Social Media – Get a twitter account, make friends with all the locals you can find. Announce your grand opening, your happy hour specials, you lunch time menu, new menu updates. The possibilities are endless. While you are at it might as well get a Facebook page up and encourage people to become fans. Join the local networks use your tweets to refer back to your Facebook page and vice-versa. If and when you do get customers in the store tell them about your social media efforts, encourage them to join or follow you. Not everyone will but some will and they will spread the word. Again the cost of this marketing effort? Nothing!
Website - This one gets me all the time, but as a restaurant you need a website. You need a website where you have your name, address, phone, hours of operation, a pdf of a menu (very important), and maybe a map. Yes, websites cost money but there are various websites that offer free hosting and free do it yourself design. Will it look awesome, no but at least you have a place where customers can check you out before committing to walking into your restaurant. Check of weebly for free websites, or use your Facebook fan page. Keep it simple, and again the cost can be free. Oh and make sure you post your website URL everywhere where you are listed.
Carry-Out Menus – Make copies of your menu and have them available for people to bring home. If I see a new place I will stop in scope it out and ask for a carry-out menu in order to plan a return visit to eat at your restaurant. Quite a concept, so please make plenty of copies of your carry-out menu because I hate hearing “oh we ran out”, or even worse “we don’t have any” Why not? Ok so there is some cost involved with this one, but a simple black and white menu on white paper is fine with me. Just make it happen.
Promote Locally – Every town or municipalities has some sort of website where they promote local businesses, find these and promote yourself. Examples: Downtown Holland, another holland one, chamber of commerces, Visit Grand Rapids, Downtown Grand Rapids.
Contact Newspapers – Our local area newspapers seem to love doing stories on new restaurants.
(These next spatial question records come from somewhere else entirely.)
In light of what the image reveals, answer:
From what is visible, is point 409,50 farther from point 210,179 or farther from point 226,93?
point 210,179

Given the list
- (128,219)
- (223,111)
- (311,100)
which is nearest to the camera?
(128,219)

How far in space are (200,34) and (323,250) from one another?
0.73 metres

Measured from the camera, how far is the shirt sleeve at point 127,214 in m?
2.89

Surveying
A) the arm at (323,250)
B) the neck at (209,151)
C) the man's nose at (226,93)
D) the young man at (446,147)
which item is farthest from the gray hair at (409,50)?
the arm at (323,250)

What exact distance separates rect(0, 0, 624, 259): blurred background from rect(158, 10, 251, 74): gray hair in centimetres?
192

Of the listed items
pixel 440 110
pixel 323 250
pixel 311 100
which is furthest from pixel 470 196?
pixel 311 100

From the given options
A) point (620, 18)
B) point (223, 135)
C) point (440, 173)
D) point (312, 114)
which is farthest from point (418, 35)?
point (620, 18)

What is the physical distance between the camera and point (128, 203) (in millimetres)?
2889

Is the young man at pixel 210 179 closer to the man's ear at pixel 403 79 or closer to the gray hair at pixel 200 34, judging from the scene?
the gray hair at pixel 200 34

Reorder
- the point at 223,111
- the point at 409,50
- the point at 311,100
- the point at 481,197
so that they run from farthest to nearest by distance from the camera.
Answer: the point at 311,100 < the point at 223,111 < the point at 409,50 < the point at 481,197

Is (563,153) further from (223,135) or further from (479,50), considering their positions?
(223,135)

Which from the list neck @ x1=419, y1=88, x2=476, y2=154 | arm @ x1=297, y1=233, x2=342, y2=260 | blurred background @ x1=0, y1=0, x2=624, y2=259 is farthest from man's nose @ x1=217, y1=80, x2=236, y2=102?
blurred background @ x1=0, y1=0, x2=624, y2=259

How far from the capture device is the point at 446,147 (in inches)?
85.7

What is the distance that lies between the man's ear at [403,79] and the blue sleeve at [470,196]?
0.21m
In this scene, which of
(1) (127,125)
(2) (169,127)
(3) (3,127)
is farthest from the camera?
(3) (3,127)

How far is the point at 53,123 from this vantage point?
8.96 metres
Go ahead and search for restaurants on your newspaper’s website and lots of things will pop up. Write a press release and send it out to them and see what happens. Click here for a list. Cost of writing a press release… nothing again.
Lastly, this post is in memory of Pizza Italia, the best pizza the city of Holland every had. Sadly, this establishment lasted less than a year despite my constant patronage, (but they did had horrible service) but the food was amazing and the pizza’s were delicious and the best deal in town. I wish I would have come up with this list sooner to help you guys out. But you know what I think that the building that they inhabited is cursed because nothing survives there (I think it just claimed its latest victim – Tulipanes), must have been built on an ancient native American burial grounds. Going back to 2005 Tacqueria Azteca was vacant for a long time, then in 2006 Chonita’s took over only lasted a few months, the was vacant again then in 2007 Pizza Italia moved in for 6 months, then was vacant again until Tulipanes moved in during the summer 2009, but now it has not opened for a couple of days in a row.